A esta presión turística debemos sumarle las 75 bases científicas que acogen a 4.000 científicos y personal de apoyo al año. Porque, aunque los turistas hayan aumentado exponencialmente, los científicos estamos más tiempo y nos movemos por tierra mucho más que ellos. Sin duda, las áreas más degradadas de la Antártida se encuentran en el entorno de las bases y la mayoría de ellas se encuentran en la zona más accesible y también más sensible, la misma zona preferida por los operadores turísticos. Y turistas y científicos, lógicamente, también coincidimos en viajar a la Antártida durante el verano austral (diciembre a marzo), que todo cunde más con más luz y menos hielo.
Peligro de invasión
Además de los daños directos causados por el trasiego de personas, uno de los peligros que más preocupa en la actualidad es la entrada de especies invasoras en la Antártida, que alteren la composición de su peculiar flora y fauna terrestres. Por un lado, las alteraciones de los ecosistemas suponen que las especies nativas sensibles a esos cambios reduzcan su rango geográfico natural y, por otro lado, la misma influencia humana que trae la alteración, trae también la propagación accidental (o no) de especies foráneas. Aquellas que son capaces sobrevivir en un rango de condiciones muy amplias, llamadas generalistas, pueden instalarse con éxito en detrimento de las especies nativas, y darse un proceso denominado homogeneización biótica que conlleva una reducción drástica de la biodiversidad.
Poa annua se considera un riesgo real para las comunidades terrestres antárticas. Foto: Iryna Kozeretska.

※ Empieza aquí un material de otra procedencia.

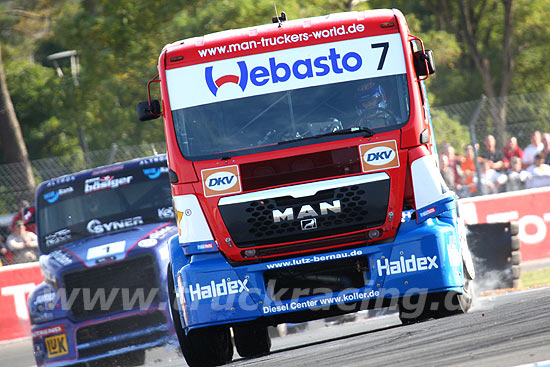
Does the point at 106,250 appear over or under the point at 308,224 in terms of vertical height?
under

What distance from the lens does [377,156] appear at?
24.7 ft

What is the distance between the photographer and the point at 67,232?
1163cm

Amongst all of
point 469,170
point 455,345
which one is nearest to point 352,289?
point 455,345

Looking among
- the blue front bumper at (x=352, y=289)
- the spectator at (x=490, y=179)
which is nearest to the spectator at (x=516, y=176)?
the spectator at (x=490, y=179)

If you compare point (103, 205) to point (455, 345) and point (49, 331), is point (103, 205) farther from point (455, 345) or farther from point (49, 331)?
point (455, 345)

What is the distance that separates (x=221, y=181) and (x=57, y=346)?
423 centimetres

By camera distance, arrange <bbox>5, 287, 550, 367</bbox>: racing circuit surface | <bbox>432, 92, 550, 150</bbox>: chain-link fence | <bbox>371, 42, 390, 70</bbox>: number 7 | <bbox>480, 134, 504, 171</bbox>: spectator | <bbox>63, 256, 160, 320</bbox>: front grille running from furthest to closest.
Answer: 1. <bbox>480, 134, 504, 171</bbox>: spectator
2. <bbox>432, 92, 550, 150</bbox>: chain-link fence
3. <bbox>63, 256, 160, 320</bbox>: front grille
4. <bbox>371, 42, 390, 70</bbox>: number 7
5. <bbox>5, 287, 550, 367</bbox>: racing circuit surface

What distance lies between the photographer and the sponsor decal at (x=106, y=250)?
1102 cm

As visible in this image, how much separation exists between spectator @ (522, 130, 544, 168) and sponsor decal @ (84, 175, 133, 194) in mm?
7577

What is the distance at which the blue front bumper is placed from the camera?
7.50 metres

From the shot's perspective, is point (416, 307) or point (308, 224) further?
point (416, 307)

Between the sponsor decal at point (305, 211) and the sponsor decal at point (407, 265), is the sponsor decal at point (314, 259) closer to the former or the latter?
the sponsor decal at point (407, 265)

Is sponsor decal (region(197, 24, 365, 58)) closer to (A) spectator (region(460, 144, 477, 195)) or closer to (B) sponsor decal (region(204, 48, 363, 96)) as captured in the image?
(B) sponsor decal (region(204, 48, 363, 96))

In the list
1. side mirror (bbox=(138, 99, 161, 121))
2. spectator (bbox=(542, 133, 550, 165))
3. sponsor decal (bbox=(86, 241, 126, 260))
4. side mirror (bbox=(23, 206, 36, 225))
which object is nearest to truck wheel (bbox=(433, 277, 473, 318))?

Este peligro se ve agravado en un escenario de cambio climático como el actual, en el que se prevé un aumento de las temperaturas. El calentamiento facilita el asentamiento de especies para las que hasta el momento la Antártida era un lugar demasiado frío. El aumento de la cantidad de agua líquida disponible también puede dar mayor capacidad de competencia a las especies introducidas frente a las nativas. El resultado, según algunos autores, es que la probabilidad de asentamiento de nuevas especies en la Antártida es ahora 100 veces superior al esperable por procesos de dispersión naturales.
La situación es relativamente buena todavía, al menos en comparación con zonas aledañas. Mientras en la zona subantártica (entre los 48º y 54º de latitud Sur), con más presencia humana y desde hace más tiempo y con un clima más benigno, se contabilizan casi 200 especies invasoras, en la Antártida solo se han confirmado cinco especies: dos invertebrados (Eretmoptera murphyi y Christensenidrilus blocki) y tres gramíneas (Poa annua, P. pratensis y P. trivialis).
Y es que la introducción de especies es una gran especialidad humana. Incluso cuando no lo pretendemos, llevamos semillas, huevos y esporas en los zapatos, hay insectos en la madera con la que construimos y en los embalajes. Nuestro querido velcro, presente en casi cualquier abrigo de montaña es, en realidad, un artefacto para el transporte de frutos y semillas. En la actualidad, los buques y todo el material que se lleva a la Antártida es sometido a protocolos de limpieza que intentan minimizar la entrada de nuevas especies que puedan llegar a asentarse. La vestimenta humana se aconseja que sea usada únicamente en la Antárttida: a los turistas se la proporciona la compañía y los científicos, si no tenemos un equipamiento exclusivamente antártico, limpiamos nuestras botas con un cepillo de dientes y desinfectante antes de dejar nuestra huella en la Antártida.
Imagen de cabecera: Isla Greenwich. Islas Shetland del Sur, Antártida. Autor Allan Jeffs.